■ **Records supplied**:
○ ○ ○ ○ ○

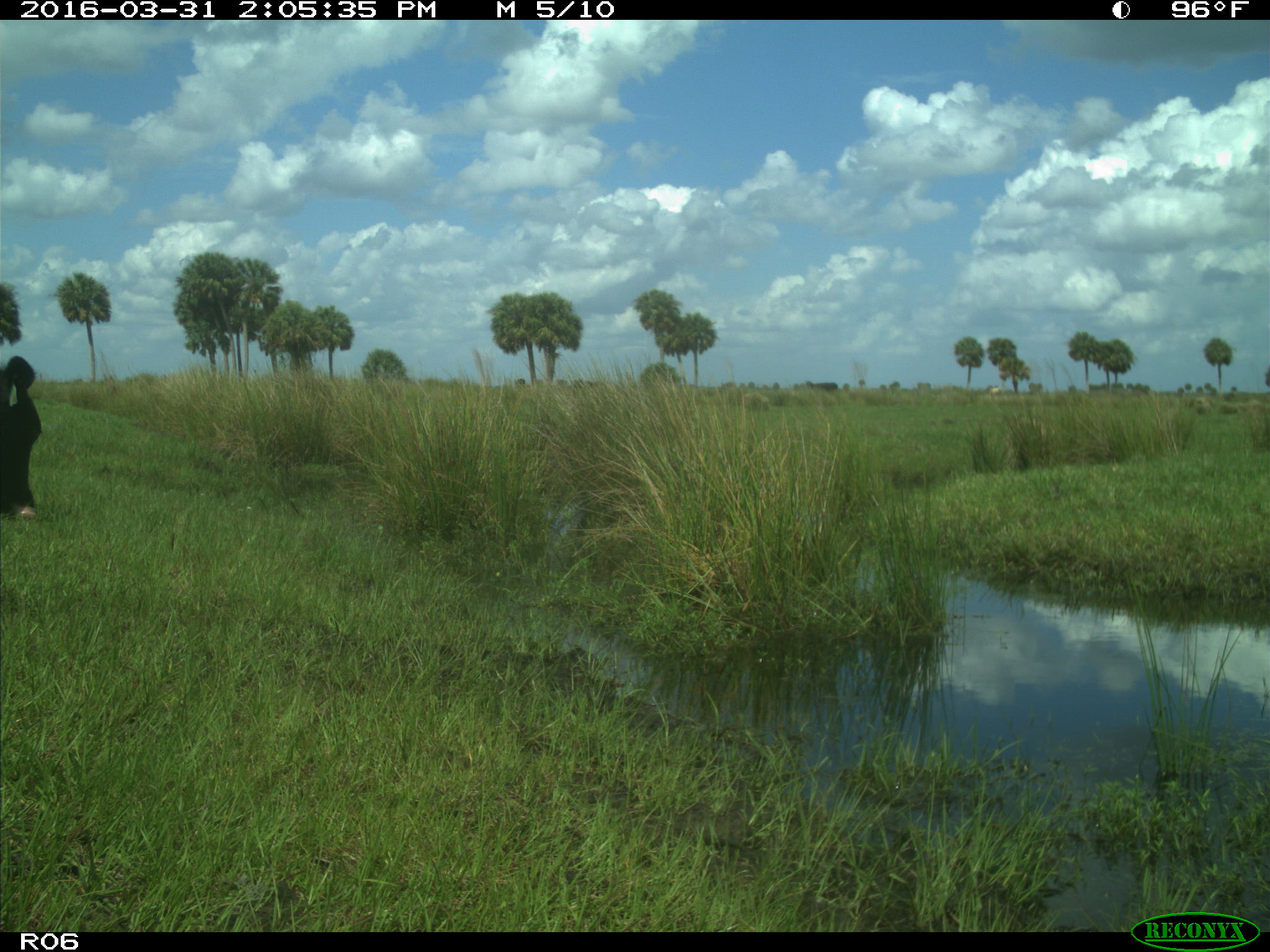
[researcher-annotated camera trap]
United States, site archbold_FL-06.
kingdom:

○ ○ ○ ○ ○

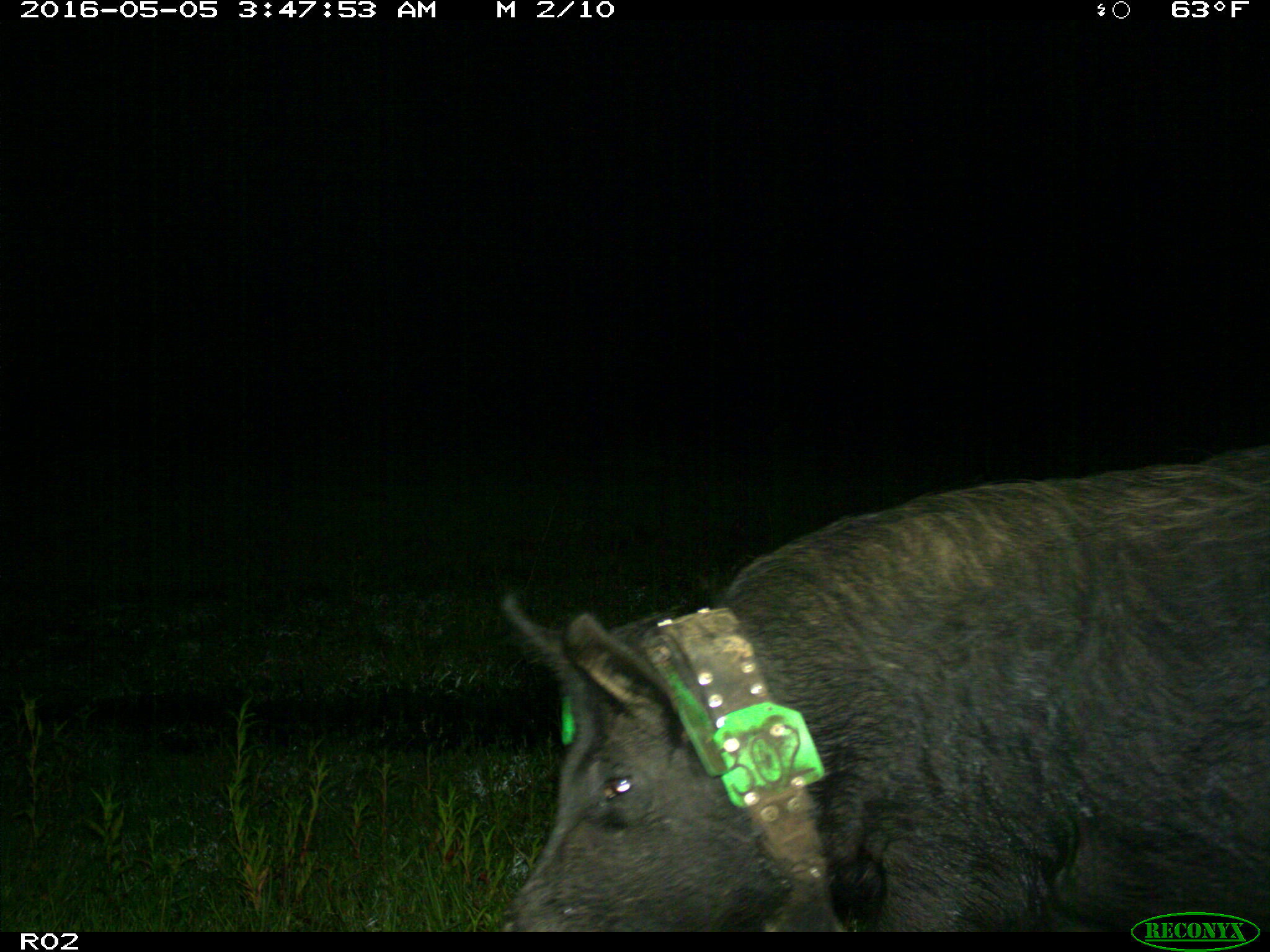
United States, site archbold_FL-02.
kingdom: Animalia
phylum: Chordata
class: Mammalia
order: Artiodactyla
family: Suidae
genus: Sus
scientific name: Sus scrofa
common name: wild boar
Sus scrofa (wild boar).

○ ○ ○ ○ ○

■ **What you should do**:
Using the listing above, show each line with the word "States" in it.

■ **Result of the exercise**:
United States, site archbold_FL-06.
United States, site archbold_FL-02.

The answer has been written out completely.